Sunday, August 29, 2010

Pain

THIS WEEK I had a memorably horrible experience for which I am truly grateful.

On Friday I got very sick. I had severe pain in my abdomen and I sweated and felt chilly. I ended up throwing up and having to leave school early. I took a nice nap and felt better.

Now, before I share the important thing I learned from being sick, I'll let you know that I'm perfectly fine now. No need to worry or to ask what was wrong. I'm just telling you so you can understand what my pain made me understand.

I don't have severe pain very often. Generally I go day to day feeling only the tolerable and forgettable amounts of pain that we all feel every day. But when I was sick, I felt like I couldn't imagine being in more pain. I was cold and sick and nauseous and my belly hurt all at the same time. But what this pain made me realize is that it's absolutely nothing compared to the pain people are going to feel in hell. Nor does it compare to the pain Jesus felt on the cross to keep us out of there.

On my long walk to the Student Services Office at school, when I was trying my best just to keep from vomiting, I remembered something I heard once at Youth Group. I don't remember the quote exactly, or who said it. Someone said that if he believed that there were people going to hell, and that he could do something to prevent it, he would be willing to walk across the length of England on land covered with broken glass for the chance to stop just one person from going to hell. On that walk I realized that I have a long way to go before I'm the kind of person who goes such great lengths to see people saved. I could hardly deal with my own personal suffering, which only lasted a few hours. It made me realize that I need to be willing to face any level of discomfort or pain to make a difference in somebody's eternity.

DATA >>
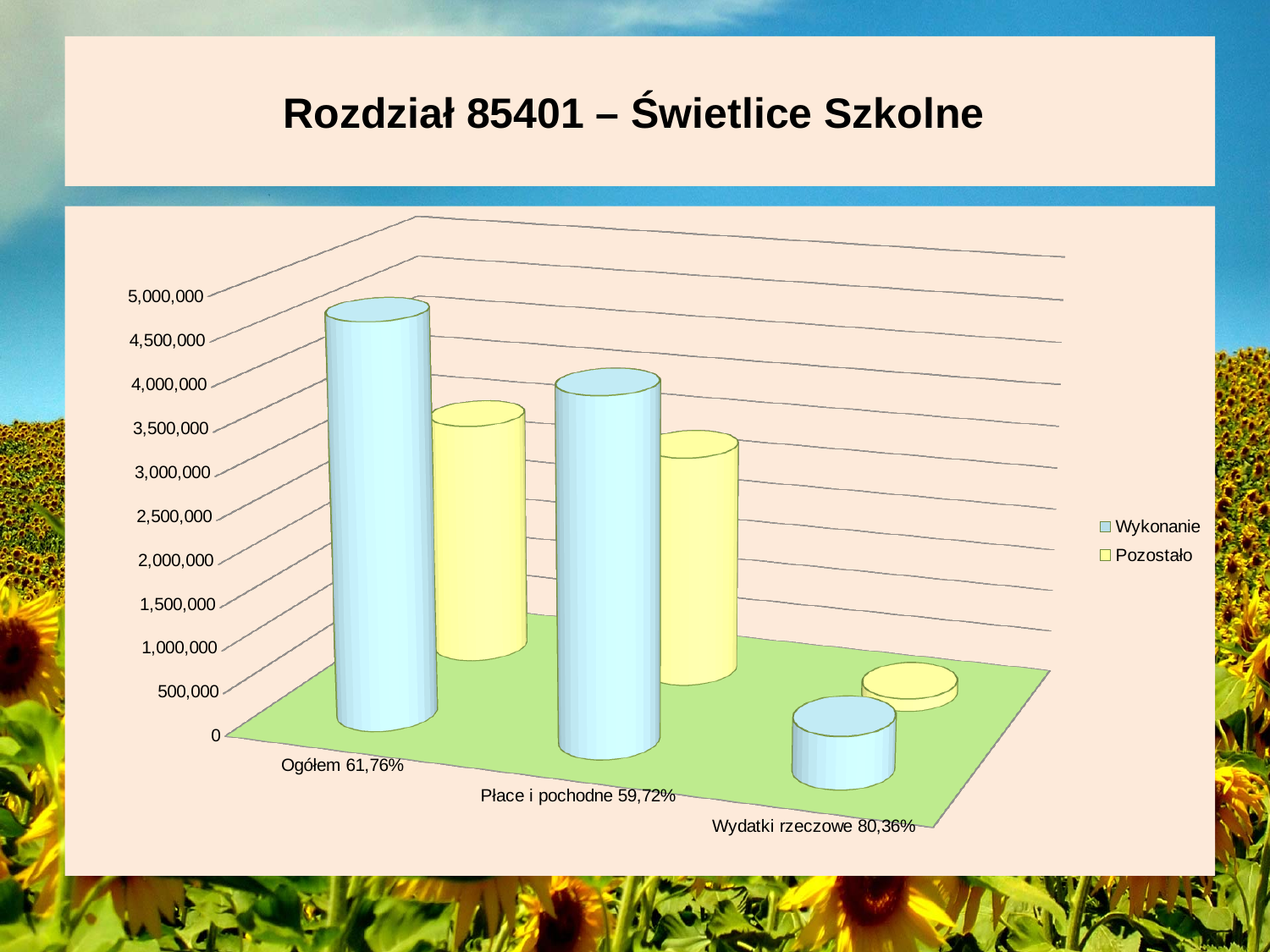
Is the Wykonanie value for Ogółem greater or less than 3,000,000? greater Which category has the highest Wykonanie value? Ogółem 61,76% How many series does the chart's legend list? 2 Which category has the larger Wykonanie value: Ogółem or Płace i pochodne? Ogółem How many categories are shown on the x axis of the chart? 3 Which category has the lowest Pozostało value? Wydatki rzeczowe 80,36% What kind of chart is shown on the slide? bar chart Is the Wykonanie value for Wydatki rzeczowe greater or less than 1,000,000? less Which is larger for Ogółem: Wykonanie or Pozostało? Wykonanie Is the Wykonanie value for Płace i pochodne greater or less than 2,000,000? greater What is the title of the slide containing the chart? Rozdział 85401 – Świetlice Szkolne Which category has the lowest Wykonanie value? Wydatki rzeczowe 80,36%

EXERCISE 1 >> In the post about pain, where was the writer walking when a saying heard at Youth Group came to mind?
EXERCISE 2 >> List every sign of illness named in the paragraph of the post about pain that begins "On Friday I got very sick."
EXERCISE 3 >> Return the passage of the post about pain between "On my long walk" and "in somebody's eternity.", inclusive, without changing a word.

RESULT 1 >> To the Student Services Office at school.

RESULT 2 >>
- Severe pain in the abdomen
- Sweating
- Feeling chilly
- Throwing up

RESULT 3 >>
On my long walk to the Student Services Office at school, when I was trying my best just to keep from vomiting, I remembered something I heard once at Youth Group. I don't remember the quote exactly, or who said it. Someone said that if he believed that there were people going to hell, and that he could do something to prevent it, he would be willing to walk across the length of England on land covered with broken glass for the chance to stop just one person from going to hell. On that walk I realized that I have a long way to go before I'm the kind of person who goes such great lengths to see people saved. I could hardly deal with my own personal suffering, which only lasted a few hours. It made me realize that I need to be willing to face any level of discomfort or pain to make a difference in somebody's eternity.